Esenvalds, a Latvian composer, wrote the music specifically to go along with the words of Mandela. He highlights the calls for peace and healing in Mandela’s speech, and set his music to elevate them. Esenvalds’ piece is only the first of the performance.

“[The Time Has Come] is the starting point for the program, but then it goes on to look for other ways that we might find solace or inspiration,” said Chaisson. “Looking for spiritual answers, connecting with each other, hearing each other, looking forward, and of course, loving each other.”

Additional pieces during the performance include a jazz rhythm section featuring a trio of local artists: pianist Dennis Nordlund, bass player Stefan Bienz and drummer Mike Treadway. There will then be additional choral pieces, including a number by Canadian composers.

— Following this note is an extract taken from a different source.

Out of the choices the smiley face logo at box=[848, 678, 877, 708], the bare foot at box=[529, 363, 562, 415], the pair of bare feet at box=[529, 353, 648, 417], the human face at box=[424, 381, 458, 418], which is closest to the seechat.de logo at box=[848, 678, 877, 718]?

The performance will end with the piece Hymn of Freedom, by the Canadian composer Oscar Peterson.

The Time Has Come opens its first show in Oliver, tonight April 20 at 7:30 p.m. Its second show will be on April 21, in St. Saviour’s Anglican Church in Penticton, at 7:30 p.m. That will be followed by an April 27 show in Kelowna and then at St. John’s Lutheran Church in Summerland at 2:30 p.m. on April 28.

Tickets are $15 for adults and $5 for students.